Hensrud suggested paying attention to “tax diversification.” That means making sure, as you near retirement, that the money you’re earning and saving is getting stored and moved into the right places — so that when you need it, you don’t have to pay too many taxes and fees on it.
Hensrud offers the example of a car purchase. If the money comes from a savings account, it’s a simple affair. But if someone wants to use money from their 401(k), they’re probably paying a tax penalty. In cases where people want to use $10,000, they might end up spending an additional $4,000 on taxes and fees, he said.
Emerson also points out that this is the time that a lot of people can start getting a clear idea of what their retirement will actually look like. Responsibilities will have grown and matured — like kids’ expenses growing into college savings — but income will probably have grown across the course of a career, too. Come middle age or mid-career, it’s time to start looking at what kind of budget fits best for retirement.
“Retirement may still seem like a long ways off,” he said. “But this is kind of the time when they should start thinking about what that’s going to look like, and what’s important to them.”

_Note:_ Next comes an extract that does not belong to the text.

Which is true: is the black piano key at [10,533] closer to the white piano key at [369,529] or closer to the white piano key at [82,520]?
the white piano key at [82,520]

Anyone who finds themselves almost at the finish line — nearing or at retirement — has a unique set of challenges. Not only do they need to think hard about what their finances will look like, but there’s a host of other, related, challenges, too. If someone retires at age 62 — just shy of Medicare eligibility — what’s their plan for health care? When will they start Social Security payments? What about planning for long-term care or for disabilities?

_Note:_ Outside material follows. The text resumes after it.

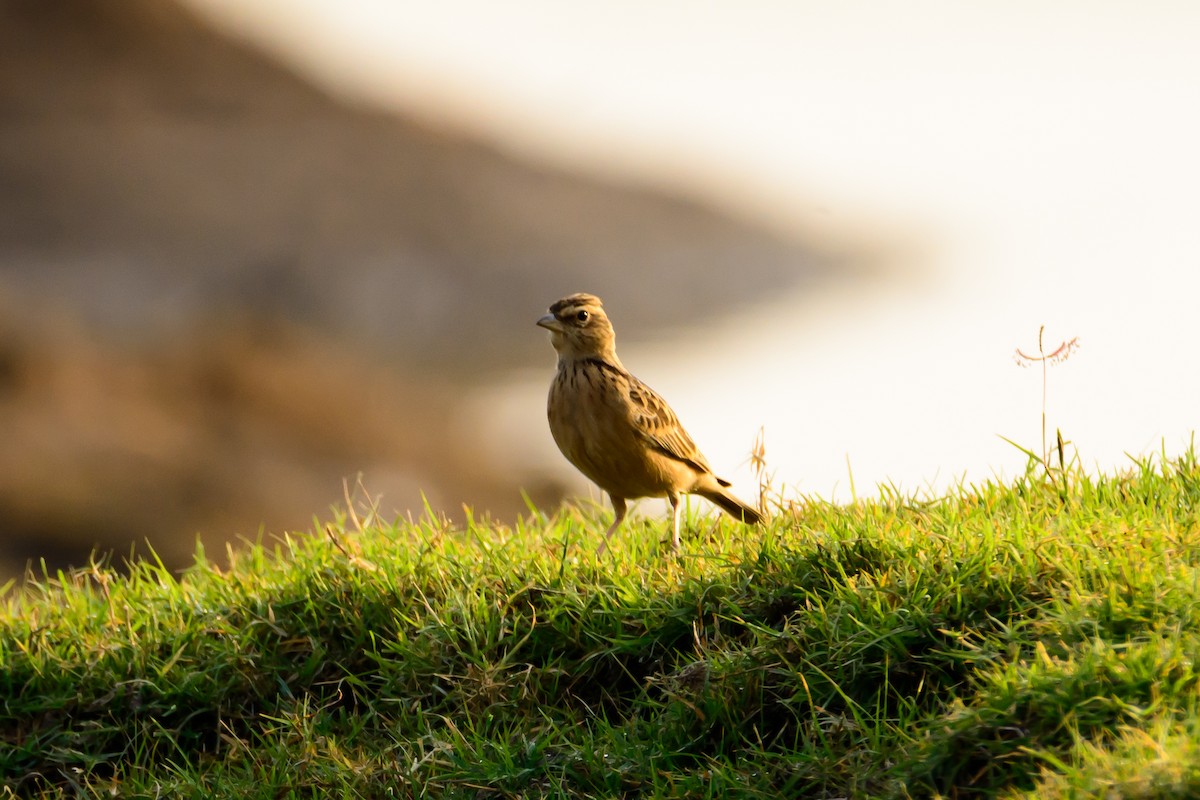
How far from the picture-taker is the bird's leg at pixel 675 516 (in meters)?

Emerson points out that people on the cusp of retirement are probably earning the most they’ll ever make. If those people have access to a 401(k) — especially one where an employer will match contributions — it’s time to make sure as much as possible is being saved there. And, he said, for folks who haven’t thought very much about retirement, it’s definitely time to save.
Hensrud brings up a complicated point. If someone retires at age 65, they’ll need some money right away. But they could live for decades — so making sure that their money is well-invested for that challenge is important. Some money should be invested safely; but other savings that won’t be needed for years can still stand higher-risk investments.
And Emerson added that it’s probably time to start taking steps toward estate planning. If some retirement money will likely be left over, where will it go?
No matter how challenging things get — and especially in the midst of COVID — Emerson points out that financial advisers like him are there to help.
"If (people) need some help, if they have concerns, there’s always somebody they can talk to,” he said.